Unlike some other languages, English does not have a body such as the Real Academia Española or the Académie française to establish usage and there are therefore no official rules for "Standard English".

Although originating in England, English is now spoken as a first language in many countries of the world, each of which has developed its own "national standards". On the other hand, as English has become the most widely used second language,[1] it is also subject to alteration by non-native speakers.

Grammar

As with many other languages, there are many grammatical variations in the many local dialects of English, but in formal written language English and the "standard" dialects of English-speaking countries worldwide, the fundamental grammar is generally the same.

Vocabulary

The definitions of words (such as lift vs elevator), idioms, and slang may vary from country to country. With a few exceptions where confusion is possible, most words are the same or mutually intelligible.

(Task A) In the text on Standard English, which things does the Vocabulary section say may vary from country to country? List them all.
(Task B) Copy the records word for word, from the line containing "Given this scene" through the last line of the records, including both.
The text on Standard English and the records come from unrelated sources.

(Records for this exercise)
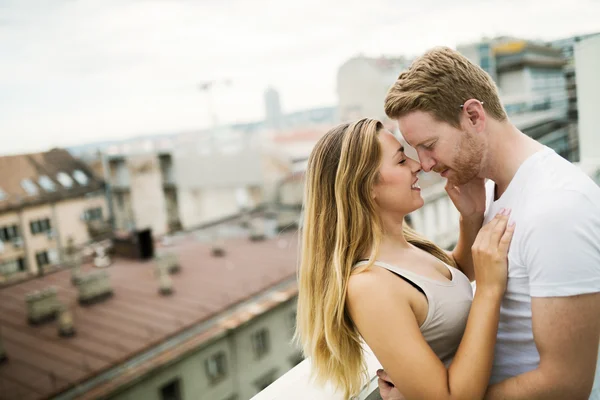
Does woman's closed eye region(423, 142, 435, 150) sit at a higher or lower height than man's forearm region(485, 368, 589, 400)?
higher

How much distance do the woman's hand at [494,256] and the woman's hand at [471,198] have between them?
0.70 ft

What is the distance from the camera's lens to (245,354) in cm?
984

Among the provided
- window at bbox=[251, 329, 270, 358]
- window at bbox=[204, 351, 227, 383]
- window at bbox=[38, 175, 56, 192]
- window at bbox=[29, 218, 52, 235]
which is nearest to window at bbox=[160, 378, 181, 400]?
window at bbox=[204, 351, 227, 383]

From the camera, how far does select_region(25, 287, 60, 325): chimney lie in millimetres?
9703

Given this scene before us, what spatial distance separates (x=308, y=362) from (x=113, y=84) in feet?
45.2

(Written response A)
- definitions of words
- idioms
- slang

(Written response B)
Given this scene before us, what spatial distance separates (x=308, y=362) from (x=113, y=84) in feet?
45.2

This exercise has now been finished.